Unlike the Cheyenne Police Department's older armored vehicle, the MRAP can withstand rifle rounds on its way to rescue downed officers in case of a school shooting or in an exchange of gunfire with a barricaded and heavily armed suspect, Long said.
The agencies see the vehicles as filling the gap they've had in response vehicles that can safely navigate a large-caliber firefight.
“With what’s going on around the nation between the school shootings, because they happen quite regularly, the shootings at the malls, we didn’t have any way to go rescue anybody who would be trying to escape an active shooter,” said Holbrook.
Long, the Cheyenne police spokesman, said concerns about the militarization of police are too focused on equipment and not on the less-militarization policing strategies agencies pursue.
Long said to compare Cheyenne's community policing strategy against other, unidentified police departments that are less focused on service and community involvement. He said he's received zero calls from anyone concerned about the police department's new MRAP.

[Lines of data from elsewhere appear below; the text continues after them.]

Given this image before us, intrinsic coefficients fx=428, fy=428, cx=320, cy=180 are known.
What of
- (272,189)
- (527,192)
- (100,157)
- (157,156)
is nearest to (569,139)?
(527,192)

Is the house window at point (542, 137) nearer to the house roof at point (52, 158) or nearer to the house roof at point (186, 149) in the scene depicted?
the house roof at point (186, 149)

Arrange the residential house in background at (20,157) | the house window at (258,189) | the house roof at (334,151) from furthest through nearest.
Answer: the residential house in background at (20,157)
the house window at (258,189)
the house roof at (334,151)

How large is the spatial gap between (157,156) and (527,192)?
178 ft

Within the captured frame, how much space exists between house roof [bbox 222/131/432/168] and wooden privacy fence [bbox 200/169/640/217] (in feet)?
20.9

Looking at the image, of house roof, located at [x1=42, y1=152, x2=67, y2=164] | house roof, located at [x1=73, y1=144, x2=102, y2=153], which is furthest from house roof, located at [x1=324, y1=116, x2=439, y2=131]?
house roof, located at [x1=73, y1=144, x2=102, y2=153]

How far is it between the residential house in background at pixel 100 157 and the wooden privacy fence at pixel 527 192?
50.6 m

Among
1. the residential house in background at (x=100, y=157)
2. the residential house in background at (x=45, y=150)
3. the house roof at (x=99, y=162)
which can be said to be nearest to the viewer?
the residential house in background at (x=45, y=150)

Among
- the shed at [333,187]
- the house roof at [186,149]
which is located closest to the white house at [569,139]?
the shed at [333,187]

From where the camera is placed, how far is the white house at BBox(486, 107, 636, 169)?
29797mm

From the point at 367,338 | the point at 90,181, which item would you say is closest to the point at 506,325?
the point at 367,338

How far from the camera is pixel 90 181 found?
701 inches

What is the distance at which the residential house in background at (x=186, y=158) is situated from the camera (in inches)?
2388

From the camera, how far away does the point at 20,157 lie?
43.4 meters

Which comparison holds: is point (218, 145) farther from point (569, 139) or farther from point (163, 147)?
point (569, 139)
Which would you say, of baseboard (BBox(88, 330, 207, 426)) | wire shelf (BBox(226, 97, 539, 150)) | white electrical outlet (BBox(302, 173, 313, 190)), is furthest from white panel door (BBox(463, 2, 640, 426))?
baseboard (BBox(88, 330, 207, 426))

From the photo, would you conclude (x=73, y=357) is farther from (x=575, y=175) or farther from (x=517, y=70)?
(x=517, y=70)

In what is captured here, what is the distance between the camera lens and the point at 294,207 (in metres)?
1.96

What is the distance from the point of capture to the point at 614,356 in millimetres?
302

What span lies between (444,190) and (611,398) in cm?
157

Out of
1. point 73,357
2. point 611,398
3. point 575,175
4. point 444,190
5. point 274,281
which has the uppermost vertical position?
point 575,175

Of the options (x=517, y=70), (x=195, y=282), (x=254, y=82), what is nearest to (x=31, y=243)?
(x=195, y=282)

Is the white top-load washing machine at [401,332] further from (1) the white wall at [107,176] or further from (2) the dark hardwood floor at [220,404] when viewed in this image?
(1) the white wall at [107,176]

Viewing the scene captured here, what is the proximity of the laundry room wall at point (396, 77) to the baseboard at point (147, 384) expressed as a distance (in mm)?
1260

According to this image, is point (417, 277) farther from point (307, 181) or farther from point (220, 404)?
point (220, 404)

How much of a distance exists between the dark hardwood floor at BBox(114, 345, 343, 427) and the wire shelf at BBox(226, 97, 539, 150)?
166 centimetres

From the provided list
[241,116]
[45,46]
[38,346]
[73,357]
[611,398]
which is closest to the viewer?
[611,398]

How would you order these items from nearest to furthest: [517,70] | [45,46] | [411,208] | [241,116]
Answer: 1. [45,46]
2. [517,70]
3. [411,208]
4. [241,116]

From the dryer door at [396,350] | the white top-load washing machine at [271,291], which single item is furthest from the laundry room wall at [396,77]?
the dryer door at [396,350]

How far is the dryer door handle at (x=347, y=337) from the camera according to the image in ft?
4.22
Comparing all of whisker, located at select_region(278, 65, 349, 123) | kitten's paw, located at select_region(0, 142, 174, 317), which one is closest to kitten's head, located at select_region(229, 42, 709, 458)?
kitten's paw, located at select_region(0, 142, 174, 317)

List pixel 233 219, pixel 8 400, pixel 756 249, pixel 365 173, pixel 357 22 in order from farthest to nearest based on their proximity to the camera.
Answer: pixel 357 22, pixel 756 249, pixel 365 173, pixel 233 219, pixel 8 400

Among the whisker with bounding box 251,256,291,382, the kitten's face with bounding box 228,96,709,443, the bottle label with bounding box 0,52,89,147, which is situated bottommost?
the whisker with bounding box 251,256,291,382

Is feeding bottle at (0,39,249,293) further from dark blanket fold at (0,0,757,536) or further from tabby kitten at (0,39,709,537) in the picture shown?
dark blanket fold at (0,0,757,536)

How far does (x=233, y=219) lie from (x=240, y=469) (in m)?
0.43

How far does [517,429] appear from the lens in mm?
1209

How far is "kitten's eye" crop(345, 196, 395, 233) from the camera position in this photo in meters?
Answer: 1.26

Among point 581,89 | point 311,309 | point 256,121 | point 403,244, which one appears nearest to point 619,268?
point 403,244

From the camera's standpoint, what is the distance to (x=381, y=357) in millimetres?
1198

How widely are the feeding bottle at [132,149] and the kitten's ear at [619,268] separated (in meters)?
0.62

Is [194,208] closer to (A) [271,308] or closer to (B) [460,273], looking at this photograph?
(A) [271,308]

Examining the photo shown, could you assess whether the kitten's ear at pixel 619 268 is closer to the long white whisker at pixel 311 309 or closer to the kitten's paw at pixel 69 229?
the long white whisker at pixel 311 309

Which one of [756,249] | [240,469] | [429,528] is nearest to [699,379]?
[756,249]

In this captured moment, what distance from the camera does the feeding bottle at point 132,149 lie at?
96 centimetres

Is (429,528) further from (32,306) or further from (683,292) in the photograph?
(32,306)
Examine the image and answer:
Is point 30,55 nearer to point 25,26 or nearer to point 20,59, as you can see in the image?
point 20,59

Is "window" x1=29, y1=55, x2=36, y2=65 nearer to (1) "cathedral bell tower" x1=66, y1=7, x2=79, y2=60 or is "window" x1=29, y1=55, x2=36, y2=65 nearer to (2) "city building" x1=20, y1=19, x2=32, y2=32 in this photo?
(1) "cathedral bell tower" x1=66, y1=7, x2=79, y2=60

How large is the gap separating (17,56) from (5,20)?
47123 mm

"Some people look at the equipment we use to do that job," he said. But what's more important is "how we're actually interacting with the community and our service to the community."
But there will be uses for the MRAPs beyond rescues and shootings, anywhere law enforcement agencies find the need for what is essentially a rolling, bulletproof cocoon.
“We’re still finding out all the ways that we may be able to use it,” Holbrook said.
Star-Tribune staff writer Lillian Schrock contributed to this article.